▶ **Task details**
Count the lines in the records below that contain the string "instances", and give only that number.

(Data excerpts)
☆ ☆ ☆ ☆ ☆ ☆ ☆
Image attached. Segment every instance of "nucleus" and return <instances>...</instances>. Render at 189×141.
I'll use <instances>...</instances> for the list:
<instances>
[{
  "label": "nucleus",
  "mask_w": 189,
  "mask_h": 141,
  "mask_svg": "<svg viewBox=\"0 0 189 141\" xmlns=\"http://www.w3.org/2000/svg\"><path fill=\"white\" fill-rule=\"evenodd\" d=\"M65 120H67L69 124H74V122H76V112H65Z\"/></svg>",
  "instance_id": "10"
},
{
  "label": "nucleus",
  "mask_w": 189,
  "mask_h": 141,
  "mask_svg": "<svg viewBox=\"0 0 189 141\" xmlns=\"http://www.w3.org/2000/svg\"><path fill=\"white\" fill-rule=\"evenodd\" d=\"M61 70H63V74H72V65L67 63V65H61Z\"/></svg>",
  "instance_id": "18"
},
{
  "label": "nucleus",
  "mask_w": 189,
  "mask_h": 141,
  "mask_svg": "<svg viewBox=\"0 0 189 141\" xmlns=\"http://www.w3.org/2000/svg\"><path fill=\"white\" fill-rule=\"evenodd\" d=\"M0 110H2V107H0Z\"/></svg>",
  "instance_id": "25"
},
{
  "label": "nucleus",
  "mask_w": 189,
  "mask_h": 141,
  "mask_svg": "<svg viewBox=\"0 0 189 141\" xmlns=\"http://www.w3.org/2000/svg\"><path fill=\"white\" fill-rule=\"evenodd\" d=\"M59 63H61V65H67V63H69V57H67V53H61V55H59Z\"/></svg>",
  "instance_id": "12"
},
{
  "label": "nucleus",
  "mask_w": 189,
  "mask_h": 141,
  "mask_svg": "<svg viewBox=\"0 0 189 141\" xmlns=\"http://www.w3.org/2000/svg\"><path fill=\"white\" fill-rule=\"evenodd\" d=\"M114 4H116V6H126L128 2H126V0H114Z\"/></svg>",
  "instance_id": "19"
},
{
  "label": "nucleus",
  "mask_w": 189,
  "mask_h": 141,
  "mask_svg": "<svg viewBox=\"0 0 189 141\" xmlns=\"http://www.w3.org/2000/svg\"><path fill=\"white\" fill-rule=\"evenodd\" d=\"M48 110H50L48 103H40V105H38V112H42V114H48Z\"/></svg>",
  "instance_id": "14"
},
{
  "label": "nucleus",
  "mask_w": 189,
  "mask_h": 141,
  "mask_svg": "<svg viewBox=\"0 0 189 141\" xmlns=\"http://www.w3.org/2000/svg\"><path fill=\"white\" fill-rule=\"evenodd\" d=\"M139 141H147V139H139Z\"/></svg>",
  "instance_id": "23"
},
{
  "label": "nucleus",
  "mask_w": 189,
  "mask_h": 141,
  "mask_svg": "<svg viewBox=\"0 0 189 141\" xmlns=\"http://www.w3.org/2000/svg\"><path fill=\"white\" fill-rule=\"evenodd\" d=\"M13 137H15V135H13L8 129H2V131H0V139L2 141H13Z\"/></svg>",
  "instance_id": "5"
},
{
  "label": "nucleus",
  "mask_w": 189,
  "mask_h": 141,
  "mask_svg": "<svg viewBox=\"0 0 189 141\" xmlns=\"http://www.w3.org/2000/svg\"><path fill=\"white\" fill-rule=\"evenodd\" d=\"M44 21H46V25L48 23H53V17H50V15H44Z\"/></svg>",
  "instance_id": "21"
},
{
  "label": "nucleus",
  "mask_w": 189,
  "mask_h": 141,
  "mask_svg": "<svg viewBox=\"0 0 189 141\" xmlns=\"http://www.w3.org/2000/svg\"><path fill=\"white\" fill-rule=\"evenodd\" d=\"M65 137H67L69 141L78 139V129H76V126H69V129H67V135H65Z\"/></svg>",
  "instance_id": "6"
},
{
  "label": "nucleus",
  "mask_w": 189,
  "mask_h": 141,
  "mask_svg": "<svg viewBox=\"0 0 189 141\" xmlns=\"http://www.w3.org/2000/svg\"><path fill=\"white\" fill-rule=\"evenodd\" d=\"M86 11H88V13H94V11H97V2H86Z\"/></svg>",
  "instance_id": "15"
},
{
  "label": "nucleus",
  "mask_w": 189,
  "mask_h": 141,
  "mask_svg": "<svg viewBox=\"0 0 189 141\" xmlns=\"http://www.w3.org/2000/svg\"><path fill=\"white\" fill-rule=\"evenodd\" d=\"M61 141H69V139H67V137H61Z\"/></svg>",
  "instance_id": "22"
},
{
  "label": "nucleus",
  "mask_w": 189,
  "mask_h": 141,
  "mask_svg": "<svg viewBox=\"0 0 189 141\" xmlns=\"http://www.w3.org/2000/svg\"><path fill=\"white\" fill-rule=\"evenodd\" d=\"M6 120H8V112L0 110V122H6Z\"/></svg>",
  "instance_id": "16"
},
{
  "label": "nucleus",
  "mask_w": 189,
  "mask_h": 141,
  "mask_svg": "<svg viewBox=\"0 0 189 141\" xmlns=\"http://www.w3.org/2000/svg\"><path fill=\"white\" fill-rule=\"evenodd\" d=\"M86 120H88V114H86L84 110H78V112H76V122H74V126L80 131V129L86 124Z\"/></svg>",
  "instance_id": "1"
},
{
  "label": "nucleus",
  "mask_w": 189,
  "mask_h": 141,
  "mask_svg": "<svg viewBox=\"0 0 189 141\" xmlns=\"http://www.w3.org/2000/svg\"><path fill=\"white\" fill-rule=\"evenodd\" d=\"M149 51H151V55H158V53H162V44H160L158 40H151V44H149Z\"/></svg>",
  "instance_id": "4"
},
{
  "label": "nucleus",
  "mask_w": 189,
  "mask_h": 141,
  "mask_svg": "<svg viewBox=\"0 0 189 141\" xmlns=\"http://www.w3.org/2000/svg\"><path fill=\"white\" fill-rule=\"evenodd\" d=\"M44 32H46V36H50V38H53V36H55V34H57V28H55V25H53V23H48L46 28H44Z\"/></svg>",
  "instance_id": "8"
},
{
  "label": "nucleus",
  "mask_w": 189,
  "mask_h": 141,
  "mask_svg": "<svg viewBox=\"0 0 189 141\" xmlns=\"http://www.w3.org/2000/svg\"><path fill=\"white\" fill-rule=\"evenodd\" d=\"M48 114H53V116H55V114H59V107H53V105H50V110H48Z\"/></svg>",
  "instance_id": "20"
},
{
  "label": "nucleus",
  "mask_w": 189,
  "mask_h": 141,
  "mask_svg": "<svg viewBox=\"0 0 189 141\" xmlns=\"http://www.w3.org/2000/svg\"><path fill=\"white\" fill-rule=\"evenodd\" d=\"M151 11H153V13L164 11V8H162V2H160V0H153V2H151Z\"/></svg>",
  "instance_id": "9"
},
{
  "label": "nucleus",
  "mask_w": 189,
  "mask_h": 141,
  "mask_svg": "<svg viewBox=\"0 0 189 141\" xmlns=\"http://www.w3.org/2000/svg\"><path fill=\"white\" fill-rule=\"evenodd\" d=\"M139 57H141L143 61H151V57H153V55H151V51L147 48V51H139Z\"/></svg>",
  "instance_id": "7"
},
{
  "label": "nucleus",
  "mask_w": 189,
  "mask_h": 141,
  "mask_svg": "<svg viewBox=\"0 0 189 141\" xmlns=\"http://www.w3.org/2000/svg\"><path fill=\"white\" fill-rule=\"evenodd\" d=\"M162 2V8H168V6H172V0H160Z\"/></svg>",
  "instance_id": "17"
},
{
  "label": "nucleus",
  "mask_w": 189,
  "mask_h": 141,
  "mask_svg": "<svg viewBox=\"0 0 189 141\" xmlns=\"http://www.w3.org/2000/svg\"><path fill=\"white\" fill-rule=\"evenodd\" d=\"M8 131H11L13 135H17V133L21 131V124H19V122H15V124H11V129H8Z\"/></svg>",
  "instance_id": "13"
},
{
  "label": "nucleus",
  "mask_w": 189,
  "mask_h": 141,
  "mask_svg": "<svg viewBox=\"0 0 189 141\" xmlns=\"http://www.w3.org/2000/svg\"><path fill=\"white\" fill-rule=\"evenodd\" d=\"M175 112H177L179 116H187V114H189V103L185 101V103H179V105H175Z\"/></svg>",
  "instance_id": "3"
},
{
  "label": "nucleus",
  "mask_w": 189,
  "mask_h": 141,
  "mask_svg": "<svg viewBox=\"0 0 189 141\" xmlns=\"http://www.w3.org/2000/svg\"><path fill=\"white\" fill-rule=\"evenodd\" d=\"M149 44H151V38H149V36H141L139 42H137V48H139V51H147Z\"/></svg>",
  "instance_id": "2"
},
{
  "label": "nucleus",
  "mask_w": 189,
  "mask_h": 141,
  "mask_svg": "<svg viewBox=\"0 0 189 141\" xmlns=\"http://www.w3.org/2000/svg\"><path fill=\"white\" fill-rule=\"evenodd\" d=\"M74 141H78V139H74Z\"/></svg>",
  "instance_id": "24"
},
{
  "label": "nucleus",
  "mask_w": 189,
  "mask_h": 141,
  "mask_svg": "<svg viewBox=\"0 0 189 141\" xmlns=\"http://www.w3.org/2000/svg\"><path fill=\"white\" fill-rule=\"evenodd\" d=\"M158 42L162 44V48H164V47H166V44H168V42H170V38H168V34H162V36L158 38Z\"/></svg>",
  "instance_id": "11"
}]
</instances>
☆ ☆ ☆ ☆ ☆ ☆ ☆
▶ **Answer below**
4